その後…、クーは千影の前・麻美ちゃんは千恵美さんの前に座る。
「さて、これでゆっくり話ができるわね。姉さん達」
「オレがいることも忘れないでくれよ~、千影」
1人ポツンといるからな。
「健司、口挟まないでくれる?」
これ以上怒らせたくないし、黙っておくか。
「改めて…、よく来てくれたわね」
千影がクーと麻美ちゃんの顔を見ながら言う。
「俺はほぼ関係ない立場なのに、お邪魔してすみません…」
ふ~ん、ちゃんと謝れるのか。プライドは高くないようだ。
「何言ってるの。君は歳の割にしっかりしてるし、2人とは違った形で関わるかもしれないから、無関係じゃないと思うわよ」
違った形というのは社交辞令だと思うが、千影のやつ、クーのことが気に入ったのか?
「千影~。オレ自己紹介してねーんだけど、スルーすんの?」
千恵美さんと麻美ちゃんにしたいんだよ。
「あんたのことなんて、3人共興味ないと思うけど?」
「ひどくね? いくらオレでも傷付いちゃうぜ~」
長い間一緒過ごしてるから、千影のツッコミに磨きがかかっているな。
オレのふざけ・ボケも、その分パワーアップしているが。
「俺は…、あるんですけど」
意外にも、クーが最初に口を開く。
お前は良いんだよ! 千恵美さんと麻美ちゃんに興味を持ってもらいたいの!
「あたしもある」
千恵美さんがオレに興味を持ってくれた…。ヤバい、感動して泣きそう。
「……」
麻美ちゃんは本当にないのね…。
「麻美ちゃんに興味を持ってもらえるように、少し話しますか~」
話の内容次第では、興味を持ってくれるだろ。
オレは座っている千影の隣に立ち、彼女の肩に手を置く。
「オレは三島健司。千影とはタメになる」
「え!?」
「嘘でしょ!?」
2人とも、オーバーリアクション過ぎだろ!
「そんなに驚くところか? 歳言っただけだぜ?」
「あんたがバカだから、ワタシより年下だと思われたのよ」
「マジ? 若く見られてるな~、オレ」
白髪増えてるし、気になってたんだよ…。
「はぁ…」
千影がため息をつく。
オレから自己紹介したいと言ったが、あの事をさっさと伝えておこう。
「わりーけど、仕事のことは訊かないでくれ。仕事とプライベートは、きっちり分けてるんだ。千影みたいにな」
大体、仕事のことなんて話しても面白くない。そのストレスを晴らすために、プライベートでは思いっ切り羽を伸ばしているのだ。
「ということは、サウちゃんの動画を観たことあるんですか?」
クーに訊かれる。
「千影がVTuberになって間もない時はある。動画を観るのはオレの性に合わないから、さっさとリタイアしたが」
あの時は『これの何が面白いんだ?』と思ったが、軌道に乗ってる今はどうだろうな? 気にならんこともないが、やはり観る気にならない…。

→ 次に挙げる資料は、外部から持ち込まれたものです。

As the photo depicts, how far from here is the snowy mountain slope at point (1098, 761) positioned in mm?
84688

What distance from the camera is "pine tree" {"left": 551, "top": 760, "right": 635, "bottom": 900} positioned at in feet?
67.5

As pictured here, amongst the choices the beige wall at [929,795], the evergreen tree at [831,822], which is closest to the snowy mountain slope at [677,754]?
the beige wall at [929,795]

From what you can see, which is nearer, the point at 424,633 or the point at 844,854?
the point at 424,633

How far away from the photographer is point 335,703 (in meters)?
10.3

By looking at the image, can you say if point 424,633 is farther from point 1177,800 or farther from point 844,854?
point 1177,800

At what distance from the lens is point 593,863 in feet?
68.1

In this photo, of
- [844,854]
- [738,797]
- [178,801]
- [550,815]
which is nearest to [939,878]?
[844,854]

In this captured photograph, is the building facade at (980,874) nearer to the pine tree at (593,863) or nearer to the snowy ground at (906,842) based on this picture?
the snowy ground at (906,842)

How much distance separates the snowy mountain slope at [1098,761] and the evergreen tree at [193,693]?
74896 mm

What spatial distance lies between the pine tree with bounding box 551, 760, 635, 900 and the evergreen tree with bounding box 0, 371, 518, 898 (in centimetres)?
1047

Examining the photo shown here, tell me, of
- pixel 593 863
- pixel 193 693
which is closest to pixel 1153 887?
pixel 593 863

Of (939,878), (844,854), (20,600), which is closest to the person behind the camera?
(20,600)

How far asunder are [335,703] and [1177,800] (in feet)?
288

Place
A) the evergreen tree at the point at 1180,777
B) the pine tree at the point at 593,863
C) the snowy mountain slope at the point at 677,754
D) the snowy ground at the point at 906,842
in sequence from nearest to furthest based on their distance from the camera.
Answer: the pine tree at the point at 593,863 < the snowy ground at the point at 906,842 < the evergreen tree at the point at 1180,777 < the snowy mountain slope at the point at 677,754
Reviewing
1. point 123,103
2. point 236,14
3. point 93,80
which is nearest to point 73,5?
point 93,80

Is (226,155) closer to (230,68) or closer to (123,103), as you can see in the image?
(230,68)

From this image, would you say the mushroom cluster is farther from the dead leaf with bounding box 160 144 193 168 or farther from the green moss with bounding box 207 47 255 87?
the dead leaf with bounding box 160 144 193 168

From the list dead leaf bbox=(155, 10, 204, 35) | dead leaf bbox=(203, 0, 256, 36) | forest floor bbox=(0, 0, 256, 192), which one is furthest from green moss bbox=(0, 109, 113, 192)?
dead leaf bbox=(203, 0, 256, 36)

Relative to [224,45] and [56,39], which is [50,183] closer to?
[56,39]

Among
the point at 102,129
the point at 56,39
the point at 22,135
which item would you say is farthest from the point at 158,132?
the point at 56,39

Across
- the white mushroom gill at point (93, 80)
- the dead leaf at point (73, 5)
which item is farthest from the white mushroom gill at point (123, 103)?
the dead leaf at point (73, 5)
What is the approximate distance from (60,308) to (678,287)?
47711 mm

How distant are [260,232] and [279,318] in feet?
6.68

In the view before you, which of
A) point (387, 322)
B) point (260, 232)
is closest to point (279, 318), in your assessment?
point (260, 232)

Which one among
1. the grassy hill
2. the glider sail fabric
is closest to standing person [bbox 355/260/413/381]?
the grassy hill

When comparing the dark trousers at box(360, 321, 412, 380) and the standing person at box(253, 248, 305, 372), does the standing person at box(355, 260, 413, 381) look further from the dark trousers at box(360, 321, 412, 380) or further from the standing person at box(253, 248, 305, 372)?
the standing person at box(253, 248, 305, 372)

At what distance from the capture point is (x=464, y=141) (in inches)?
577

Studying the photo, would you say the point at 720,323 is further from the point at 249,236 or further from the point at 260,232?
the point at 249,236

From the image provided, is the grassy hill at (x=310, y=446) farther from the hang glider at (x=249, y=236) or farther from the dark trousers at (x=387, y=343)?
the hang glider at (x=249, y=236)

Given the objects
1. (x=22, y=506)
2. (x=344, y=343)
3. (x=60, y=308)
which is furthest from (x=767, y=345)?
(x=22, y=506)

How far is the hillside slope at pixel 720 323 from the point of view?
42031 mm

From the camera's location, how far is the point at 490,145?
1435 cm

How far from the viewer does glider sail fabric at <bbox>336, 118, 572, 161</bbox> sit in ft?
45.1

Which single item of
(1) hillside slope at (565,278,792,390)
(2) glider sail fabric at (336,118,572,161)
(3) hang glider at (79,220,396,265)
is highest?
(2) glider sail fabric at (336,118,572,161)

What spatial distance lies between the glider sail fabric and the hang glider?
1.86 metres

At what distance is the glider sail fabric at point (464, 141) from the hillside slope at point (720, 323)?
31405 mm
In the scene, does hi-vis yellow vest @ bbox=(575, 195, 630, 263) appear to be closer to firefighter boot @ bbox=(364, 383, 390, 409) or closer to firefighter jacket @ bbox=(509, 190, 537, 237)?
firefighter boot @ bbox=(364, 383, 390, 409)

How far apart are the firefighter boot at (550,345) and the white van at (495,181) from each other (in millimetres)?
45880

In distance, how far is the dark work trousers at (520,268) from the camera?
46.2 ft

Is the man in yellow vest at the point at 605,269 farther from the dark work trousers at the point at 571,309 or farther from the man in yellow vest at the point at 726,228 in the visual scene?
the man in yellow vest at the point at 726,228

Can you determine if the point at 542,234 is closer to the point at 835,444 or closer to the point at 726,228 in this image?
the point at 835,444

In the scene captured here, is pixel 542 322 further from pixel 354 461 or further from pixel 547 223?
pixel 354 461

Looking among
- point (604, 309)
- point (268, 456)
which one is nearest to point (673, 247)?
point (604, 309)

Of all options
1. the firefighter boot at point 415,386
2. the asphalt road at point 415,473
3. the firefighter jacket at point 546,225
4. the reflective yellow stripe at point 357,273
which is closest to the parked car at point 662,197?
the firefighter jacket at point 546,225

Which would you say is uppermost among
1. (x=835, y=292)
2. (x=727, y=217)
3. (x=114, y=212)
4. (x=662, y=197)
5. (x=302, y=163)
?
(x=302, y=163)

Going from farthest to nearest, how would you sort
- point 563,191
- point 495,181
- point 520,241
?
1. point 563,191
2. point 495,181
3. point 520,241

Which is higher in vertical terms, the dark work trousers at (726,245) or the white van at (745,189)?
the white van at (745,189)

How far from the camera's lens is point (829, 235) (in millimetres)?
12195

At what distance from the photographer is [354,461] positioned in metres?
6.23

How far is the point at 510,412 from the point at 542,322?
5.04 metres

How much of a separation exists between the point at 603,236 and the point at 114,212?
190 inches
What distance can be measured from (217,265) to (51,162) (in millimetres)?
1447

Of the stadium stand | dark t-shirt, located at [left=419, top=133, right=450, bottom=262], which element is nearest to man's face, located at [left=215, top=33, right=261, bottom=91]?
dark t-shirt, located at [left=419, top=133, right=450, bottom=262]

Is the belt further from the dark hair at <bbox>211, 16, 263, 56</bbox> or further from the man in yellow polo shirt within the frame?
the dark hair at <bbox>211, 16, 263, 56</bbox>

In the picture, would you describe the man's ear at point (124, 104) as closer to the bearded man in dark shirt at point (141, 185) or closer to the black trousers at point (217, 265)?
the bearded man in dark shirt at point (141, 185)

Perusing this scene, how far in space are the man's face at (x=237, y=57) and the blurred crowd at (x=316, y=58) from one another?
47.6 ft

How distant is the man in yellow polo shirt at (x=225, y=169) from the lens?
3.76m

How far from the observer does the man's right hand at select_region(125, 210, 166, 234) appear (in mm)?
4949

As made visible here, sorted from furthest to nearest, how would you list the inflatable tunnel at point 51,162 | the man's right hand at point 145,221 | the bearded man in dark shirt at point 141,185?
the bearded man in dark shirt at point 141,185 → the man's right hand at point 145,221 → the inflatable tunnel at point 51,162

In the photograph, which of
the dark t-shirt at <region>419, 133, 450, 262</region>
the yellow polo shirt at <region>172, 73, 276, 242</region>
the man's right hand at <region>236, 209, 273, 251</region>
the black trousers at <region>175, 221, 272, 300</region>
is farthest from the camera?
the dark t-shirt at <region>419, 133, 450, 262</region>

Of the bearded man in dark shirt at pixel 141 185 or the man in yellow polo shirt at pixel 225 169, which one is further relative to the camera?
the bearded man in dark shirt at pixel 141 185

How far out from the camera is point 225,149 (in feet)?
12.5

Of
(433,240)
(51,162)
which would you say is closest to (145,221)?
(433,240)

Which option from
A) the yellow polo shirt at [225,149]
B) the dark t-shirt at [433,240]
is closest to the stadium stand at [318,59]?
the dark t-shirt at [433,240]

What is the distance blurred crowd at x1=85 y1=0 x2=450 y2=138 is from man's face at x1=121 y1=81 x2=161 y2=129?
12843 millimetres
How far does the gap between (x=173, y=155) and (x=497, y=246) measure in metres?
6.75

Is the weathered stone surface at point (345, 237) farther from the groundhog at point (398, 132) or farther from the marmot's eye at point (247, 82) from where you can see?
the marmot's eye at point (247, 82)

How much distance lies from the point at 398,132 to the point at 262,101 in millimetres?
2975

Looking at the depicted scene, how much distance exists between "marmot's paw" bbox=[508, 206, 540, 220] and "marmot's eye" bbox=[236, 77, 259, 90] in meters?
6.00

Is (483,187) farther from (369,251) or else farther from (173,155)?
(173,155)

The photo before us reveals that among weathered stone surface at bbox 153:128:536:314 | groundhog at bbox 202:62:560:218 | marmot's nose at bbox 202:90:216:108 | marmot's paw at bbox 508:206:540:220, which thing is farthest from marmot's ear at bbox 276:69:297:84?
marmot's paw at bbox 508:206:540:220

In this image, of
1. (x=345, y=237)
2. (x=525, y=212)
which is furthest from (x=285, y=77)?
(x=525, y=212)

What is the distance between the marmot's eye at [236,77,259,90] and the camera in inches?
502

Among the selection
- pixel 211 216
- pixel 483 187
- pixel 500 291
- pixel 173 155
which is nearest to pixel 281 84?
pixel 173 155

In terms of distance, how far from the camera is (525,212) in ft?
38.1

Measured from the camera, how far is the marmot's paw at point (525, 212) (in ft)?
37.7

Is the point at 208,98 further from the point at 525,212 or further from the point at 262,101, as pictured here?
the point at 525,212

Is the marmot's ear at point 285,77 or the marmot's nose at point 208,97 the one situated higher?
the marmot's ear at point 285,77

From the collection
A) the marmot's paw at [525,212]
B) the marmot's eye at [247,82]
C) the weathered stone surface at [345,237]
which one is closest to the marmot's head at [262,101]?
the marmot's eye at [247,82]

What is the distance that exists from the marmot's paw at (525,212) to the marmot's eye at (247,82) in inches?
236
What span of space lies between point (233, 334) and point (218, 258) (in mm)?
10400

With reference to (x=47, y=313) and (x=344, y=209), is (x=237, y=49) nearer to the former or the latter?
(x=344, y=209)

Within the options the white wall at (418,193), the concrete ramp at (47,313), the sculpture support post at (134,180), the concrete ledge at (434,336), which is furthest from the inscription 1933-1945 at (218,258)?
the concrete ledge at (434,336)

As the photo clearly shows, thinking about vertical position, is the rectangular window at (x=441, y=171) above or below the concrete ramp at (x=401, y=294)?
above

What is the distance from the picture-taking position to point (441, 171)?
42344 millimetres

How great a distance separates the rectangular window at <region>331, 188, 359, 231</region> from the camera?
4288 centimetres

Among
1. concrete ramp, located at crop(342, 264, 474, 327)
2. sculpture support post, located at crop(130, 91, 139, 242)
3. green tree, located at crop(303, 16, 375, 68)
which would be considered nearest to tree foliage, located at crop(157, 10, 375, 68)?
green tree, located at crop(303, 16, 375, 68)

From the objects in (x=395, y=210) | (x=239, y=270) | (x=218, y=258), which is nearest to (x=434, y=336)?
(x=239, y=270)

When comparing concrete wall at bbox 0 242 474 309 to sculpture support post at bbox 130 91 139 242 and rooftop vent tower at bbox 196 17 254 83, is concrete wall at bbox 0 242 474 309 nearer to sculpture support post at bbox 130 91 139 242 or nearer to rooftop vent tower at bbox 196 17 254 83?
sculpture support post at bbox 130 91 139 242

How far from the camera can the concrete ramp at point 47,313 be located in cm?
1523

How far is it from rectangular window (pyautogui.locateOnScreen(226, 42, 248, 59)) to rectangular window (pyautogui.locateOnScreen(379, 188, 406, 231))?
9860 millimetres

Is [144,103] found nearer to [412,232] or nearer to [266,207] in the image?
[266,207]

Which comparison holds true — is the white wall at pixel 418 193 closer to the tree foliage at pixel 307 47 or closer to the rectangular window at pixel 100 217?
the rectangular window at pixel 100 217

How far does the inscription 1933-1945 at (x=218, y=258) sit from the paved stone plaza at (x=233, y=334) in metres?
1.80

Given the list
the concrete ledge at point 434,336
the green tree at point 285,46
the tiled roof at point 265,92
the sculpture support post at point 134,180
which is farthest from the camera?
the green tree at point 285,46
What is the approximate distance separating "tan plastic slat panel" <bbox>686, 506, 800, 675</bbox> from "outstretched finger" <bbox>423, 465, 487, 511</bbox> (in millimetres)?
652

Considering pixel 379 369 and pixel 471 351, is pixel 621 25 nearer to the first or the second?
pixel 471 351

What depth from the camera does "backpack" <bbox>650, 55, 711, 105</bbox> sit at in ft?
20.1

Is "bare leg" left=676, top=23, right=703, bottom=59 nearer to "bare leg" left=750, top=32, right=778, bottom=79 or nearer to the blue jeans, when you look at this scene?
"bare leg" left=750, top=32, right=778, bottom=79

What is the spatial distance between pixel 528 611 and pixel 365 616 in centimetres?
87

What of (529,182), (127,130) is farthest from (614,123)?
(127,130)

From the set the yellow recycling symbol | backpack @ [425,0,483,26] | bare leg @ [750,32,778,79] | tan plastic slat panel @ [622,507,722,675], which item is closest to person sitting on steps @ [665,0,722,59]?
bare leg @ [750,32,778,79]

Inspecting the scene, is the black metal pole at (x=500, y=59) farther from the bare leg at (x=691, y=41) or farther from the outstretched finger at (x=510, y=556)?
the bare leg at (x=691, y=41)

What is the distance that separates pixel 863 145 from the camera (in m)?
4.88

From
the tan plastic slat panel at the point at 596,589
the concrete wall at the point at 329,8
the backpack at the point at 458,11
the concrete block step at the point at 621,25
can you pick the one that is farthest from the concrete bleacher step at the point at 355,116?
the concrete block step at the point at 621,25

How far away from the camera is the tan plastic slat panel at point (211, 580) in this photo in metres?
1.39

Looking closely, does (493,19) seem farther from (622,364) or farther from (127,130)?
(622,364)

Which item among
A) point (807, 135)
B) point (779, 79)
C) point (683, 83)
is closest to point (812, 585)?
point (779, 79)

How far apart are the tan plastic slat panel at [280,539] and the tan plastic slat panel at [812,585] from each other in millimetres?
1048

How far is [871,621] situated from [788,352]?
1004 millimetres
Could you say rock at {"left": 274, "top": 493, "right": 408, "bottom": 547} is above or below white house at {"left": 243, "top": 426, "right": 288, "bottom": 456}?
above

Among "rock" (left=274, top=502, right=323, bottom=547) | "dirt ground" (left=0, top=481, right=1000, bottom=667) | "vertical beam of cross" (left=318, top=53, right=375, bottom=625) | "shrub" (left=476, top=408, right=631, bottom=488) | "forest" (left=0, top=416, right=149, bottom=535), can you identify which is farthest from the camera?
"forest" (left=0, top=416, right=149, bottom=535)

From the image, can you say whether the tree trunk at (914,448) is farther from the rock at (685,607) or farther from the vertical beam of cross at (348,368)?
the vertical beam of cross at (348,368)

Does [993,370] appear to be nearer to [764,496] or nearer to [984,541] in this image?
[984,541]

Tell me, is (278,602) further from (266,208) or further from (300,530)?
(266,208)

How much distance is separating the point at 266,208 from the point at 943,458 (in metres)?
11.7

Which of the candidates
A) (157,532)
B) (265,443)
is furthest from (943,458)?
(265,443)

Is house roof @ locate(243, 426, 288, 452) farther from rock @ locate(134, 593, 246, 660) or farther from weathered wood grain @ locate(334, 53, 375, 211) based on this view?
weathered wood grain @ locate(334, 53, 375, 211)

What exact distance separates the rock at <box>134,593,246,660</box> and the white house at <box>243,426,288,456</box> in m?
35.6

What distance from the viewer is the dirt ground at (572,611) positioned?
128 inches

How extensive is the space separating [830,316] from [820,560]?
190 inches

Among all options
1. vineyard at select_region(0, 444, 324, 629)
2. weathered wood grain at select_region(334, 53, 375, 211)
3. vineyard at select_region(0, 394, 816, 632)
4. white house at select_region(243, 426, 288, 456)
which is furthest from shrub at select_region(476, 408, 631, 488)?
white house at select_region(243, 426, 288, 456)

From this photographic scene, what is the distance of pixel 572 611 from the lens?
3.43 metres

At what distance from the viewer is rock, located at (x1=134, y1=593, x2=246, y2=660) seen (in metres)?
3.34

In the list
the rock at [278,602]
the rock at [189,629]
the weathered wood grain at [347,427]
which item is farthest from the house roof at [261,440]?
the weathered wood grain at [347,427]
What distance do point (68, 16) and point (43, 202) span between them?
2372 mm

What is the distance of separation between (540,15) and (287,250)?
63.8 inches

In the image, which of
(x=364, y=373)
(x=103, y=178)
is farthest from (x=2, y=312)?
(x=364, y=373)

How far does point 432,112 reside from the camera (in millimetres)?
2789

「三島君。忘れる前に君に言っておきたいことがあるの」
真剣な顔をした千恵美さんがオレを観る。
今はふざけるべきじゃないな…。真面目モードになるか。
「…何でしょう?」
「あなたの軽い性格についてどうこう言うつもりはないけど、千影を悲しませたら絶対に許さないから!!」
なんだ、そんな事か。千影はバカなオレに初めてを捧げた大切な女だ。千恵美さんに言われるまでもない。
それにしても、長年会ってなかった妹をそこまで心配できるとは…。やはり千恵美さんは女神だ! オレの目に狂いはなかったな。
「御心配には及びません。いくらオレでも、浮気なんてしませんよ。あれは最低でクズの奴がすることですから」
「そう…。忠告はしたからね」
「胸に刻んでおきますよ、千恵美さん」
千恵美さんの好感度UPと千影のお機嫌取りは、同時進行すべきってことか。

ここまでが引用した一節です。